First, let me just say I think I need to give up any pretense of a schedule. I enjoy writing but my day job has taken over pretty much everything for the moment. Hopefully I’ll get some quieter time in the near term but as it is now, my writing will basically be when I feel like like it. Sorry for anyone looking for regularity, but my obligations are first to those who pay me.
So I’m writing this after the news that it’s likely that the US Supreme Court will likely overrule the guarantee to a right to an abortion. While my views on the issue are long and nuanced, I’ll leave that to people who are far more qualified to talk of the legal and political issues at play. My interest in it is seeing the institutional cracks that some of this is revealing.
The first is a failure of leadership to actually be leaders. Again, this column is explicitly NOT staking out any sort of position on the issue
As I like to ramble about theories and big ideas, this is no exception. It seems that too many thought leader just don’t see the issue as a problem at all, but rather a simple idea the other side is obstructing. Thought leaders in government, media, activists, etc.… just talk as if it’s not a problem at all. Just something to worry about with other people being obstinate.

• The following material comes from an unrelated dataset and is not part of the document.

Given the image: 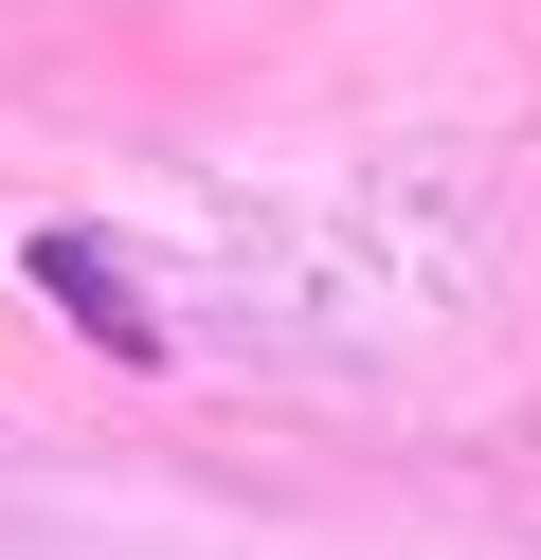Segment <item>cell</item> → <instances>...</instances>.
<instances>
[{"instance_id":"1","label":"cell","mask_w":541,"mask_h":560,"mask_svg":"<svg viewBox=\"0 0 541 560\" xmlns=\"http://www.w3.org/2000/svg\"><path fill=\"white\" fill-rule=\"evenodd\" d=\"M36 290H55V307H72V326H91V343H108V362H163V307H144V290H127V271H108V254H91V235H55V254H36Z\"/></svg>"}]
</instances>
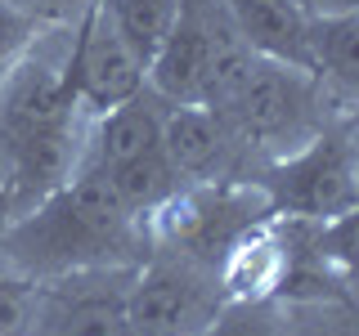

So it gets us to why problems are problems in the first place. Abortion is a good issue to illustrate the point because it has such clear and mutually exclusive moral principles. The thing is neither side really disagrees with either of the basic principles that people should have bodily autonomy and that children should have rights. But somehow when distilled into political rhetoric, the fact that these two are in direct competition doesn’t seem to matter.
There is plenty of polling but it’s basically that the extreme position has around 10% support for either side which means 80% of people understand that there are things to be balanced and weighed and it’s hard. The other thing is for everyone looking for a solution, there isn’t one. It’s a question of values and we have to understand that people can have different weights on values and come to those disagreements honestly. The idea that people that favor more restrictions “hate women” or that people that favor fewer “want to kill children” just completely misses the point for the vast majority of people.
The main issue is that the people that need to be leading the issue and who make the laws around it are completely failing at their job. I’ll just reiterate, this is not about taking a position on the contentious abortion debate, it’s about illustrating a complete and craven inability of people who should be in charge and understand how complex things are to actually address that complexity. If it can’t be boiled down to a 3 second clip1.
Now to the failure in followership:
The reason this is being talked about at all is because someone entrusted in the court violated that trust in order to get a draft out. Regardless of the political implications of the leak, it shows to me another great crack in institutions themselves.
An important point often made by Yuval Levin is that it seems many young people entering institutions are more concerned with having that institution change than being changed by the institution. A very general concept, but it’s applicable to newsrooms, other media organizations, corporations, political parties, and now, it would seem, even the courts.
I see this as a failure of followership as it really is important to let the institutions we are a part of form ourselves as well as understand the obligation, even if temporary, of loyalty to those institutions. The system of conflicting interests works as a system of various collectives, not just a bunch of petty individuals sniping at each other. And part of that is understanding a role in promoting your collective group.
It’s admirable to try and change an institution, but it needs to be done from a position of leadership. It seems people who have no real understanding of the nuances and roles institutions play, being from the role of courts or newsrooms being a check on power rather than ideological want to remake them in their image before spending a couple decades of learning exactly how everything fits in together.
Personal Update
As mentioned, I’m up to my eyeballs in work for my day job and seeing as how this pays in feel goods, it gets second priority. I will try to keep jotting things down and hopefully expanding a bit more but it might be a couple months while I’m in the thick of it.
Seriously. Try to time clips of statements made that are put on the news. It’s nearly always under 5 seconds. Hardly a way to actually deal with issues.